In this book chapter, a robust module for heart sounds segmentation has been proposed. The module is divided into three blocks; localization, boundaries detection, and classification of heart sounds (S1 and S2). Several methods are proposed during this study:
A heart sounds localization method based on the S-transform and Shannon Energy, named SSE, is proposed and evaluated against white additive Gaussian noise.
A method for boundaries detection named OSSE is proposed. It is based on an optimization process for the energy concentration in the TF domain provided by the S-transform.
A feature extraction methods based on Singular Value Decomposition (SVD) technique to distinguish between S1 and S2 are examined. The parameters used in the time-frequency optimization process to determine the boundaries of each extracted sound are also investigated and validated as discriminative features between S1 and S2.
Dividing the proposed segmentation method into three separate blocks, enable us to perform a targeted optimization at each level.
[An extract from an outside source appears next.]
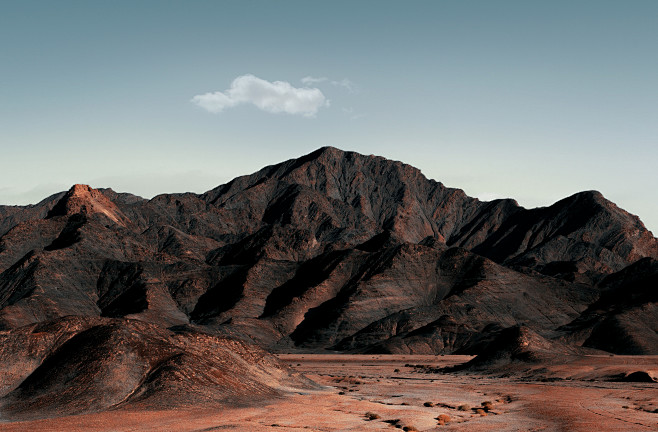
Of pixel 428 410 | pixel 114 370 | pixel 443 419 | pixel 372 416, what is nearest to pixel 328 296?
pixel 428 410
This confers the feature of robustness to the proposed module, which is a more than necessary element to any auto-diagnosis module applicable in real life conditions.
The main objective of this study is to present a robust and generic PCG segmentation method useful in real life conditions (clinical use, home care, professional use …). The methods in the proposed framework are evaluated on a real data (80 subjects) with different noise levels and they are validated by the cardiologist.
More robustness tests against noisy signals, algorithms complexity, facility of implementation and more signals, would contribute to optimize the proposed module.